Desde 2011, o Brasil tem oferecido uma variedade de concursos, paras mais diversas áreas de formação tanto para quem tem nível técnico quanto superior, mas nem sempre foi assim. Em 2010, mesmo ano em que Ana decidiu se dedicar ao concurso público, ela não contou com muitas opções. "Época difícil. Fiquei arrependida de ter deixado o emprego e fiquei sem estímulo para estudar. Era uma grande ofertas de concursos previstos e muito pouco confirmados".

Foi no ano posterior que Ana Paula viu as coisas ganharem mais impulso com publicações de novos editais para PRF, PF, Polícia Civil, entre outros. Teve então que recuperar a identidade de concurseira, já perdida pelas poucas leituras de materiais de estudo e horas dedicadas aos estudos.  "Tive que começar tudo de novo. Montar cronogramas de estudo, retomar as aulas do cursinho. Foi um sufoco".

Preparando-se para fazer o concurso do BNDES para 2013, com lotação no Rio de Janeiro, a concurseira se mostra entusiasmada com uma possível aprovação e chances de morar na Cidade Maravilhosa, assumindo que não existe nada melhor do que ter uma meta na vida e ver os horizontes abertos para ele.

A psicóloga Andreia Santos disse que nada é mais desestimulante para alguém que busca ser funcionário público - fazendo uma série de renúncias para isso - do que estar com as ferramentas em mãos para esta conquista e simplesmente se ver sem as oportunidades. A profissional explica que a situação de Ana Paula foi complicada por jogar para o alto um emprego e se vê sem meios para tocar seus projetos.

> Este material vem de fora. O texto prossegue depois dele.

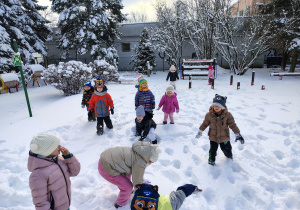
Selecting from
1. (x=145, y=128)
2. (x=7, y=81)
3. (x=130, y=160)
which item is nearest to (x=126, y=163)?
(x=130, y=160)

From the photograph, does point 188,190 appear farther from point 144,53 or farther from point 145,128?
point 144,53

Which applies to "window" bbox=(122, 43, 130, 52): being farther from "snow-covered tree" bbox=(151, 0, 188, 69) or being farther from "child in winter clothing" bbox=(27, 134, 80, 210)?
"child in winter clothing" bbox=(27, 134, 80, 210)

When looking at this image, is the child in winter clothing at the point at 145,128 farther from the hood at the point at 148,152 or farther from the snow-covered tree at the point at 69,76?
the snow-covered tree at the point at 69,76

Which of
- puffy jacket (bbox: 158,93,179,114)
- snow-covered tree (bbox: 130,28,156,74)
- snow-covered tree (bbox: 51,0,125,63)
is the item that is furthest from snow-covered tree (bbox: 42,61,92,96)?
snow-covered tree (bbox: 130,28,156,74)

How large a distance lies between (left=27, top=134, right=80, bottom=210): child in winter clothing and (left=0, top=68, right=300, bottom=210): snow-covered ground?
2.70 feet

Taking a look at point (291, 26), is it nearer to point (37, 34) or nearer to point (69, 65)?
point (69, 65)

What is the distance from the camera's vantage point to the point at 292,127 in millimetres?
5199

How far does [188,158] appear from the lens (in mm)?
4004

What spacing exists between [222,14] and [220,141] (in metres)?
15.6

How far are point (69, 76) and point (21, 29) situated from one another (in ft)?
37.3

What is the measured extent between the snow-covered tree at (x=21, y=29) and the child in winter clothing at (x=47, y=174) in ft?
45.8

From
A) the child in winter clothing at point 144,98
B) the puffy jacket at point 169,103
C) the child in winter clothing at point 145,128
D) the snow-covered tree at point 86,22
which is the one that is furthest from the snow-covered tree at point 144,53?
the child in winter clothing at point 145,128

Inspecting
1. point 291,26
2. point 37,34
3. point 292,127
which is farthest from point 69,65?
point 291,26

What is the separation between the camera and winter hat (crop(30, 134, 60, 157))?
1932 mm
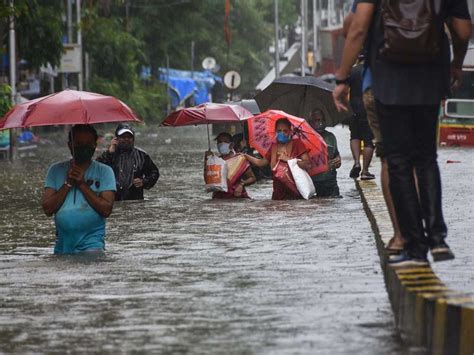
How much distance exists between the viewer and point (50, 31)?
3475cm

No entanto, como está fase já passou hoje o que o concurseiro não pode reclamar é da baixa frequência de concursos - no mínimo, eles são abertos de quatro em quatro anos...

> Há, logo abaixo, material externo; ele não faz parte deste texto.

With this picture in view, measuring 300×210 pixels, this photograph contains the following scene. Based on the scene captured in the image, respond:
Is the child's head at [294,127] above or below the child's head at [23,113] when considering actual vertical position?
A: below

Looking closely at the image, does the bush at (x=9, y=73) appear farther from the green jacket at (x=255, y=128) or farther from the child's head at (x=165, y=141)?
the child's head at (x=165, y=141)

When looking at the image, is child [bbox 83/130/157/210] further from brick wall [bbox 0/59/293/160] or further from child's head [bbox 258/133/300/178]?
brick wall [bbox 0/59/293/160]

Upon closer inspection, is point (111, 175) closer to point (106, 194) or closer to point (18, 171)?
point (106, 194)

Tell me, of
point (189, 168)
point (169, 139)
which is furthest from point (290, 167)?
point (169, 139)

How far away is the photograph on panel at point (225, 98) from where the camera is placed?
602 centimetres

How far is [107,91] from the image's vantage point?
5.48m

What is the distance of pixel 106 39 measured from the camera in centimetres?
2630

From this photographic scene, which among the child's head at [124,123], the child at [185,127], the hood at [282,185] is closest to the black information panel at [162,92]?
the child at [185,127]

Mas o melhor a fazer é mesmo manter o foco e os estudos, pois 2014 será ano eleitoral, período em que costumeiramente cessam-se algumas das oportunidades na área pública, por conta da legislação. Porém, aconselha a psicóloga, que a questão é não entrar em crise por causa disso. E preciso manter o ritmo com os estudos, mesmo em meio às intempéries, com a certeza de que em algum momento chegará a sua vez.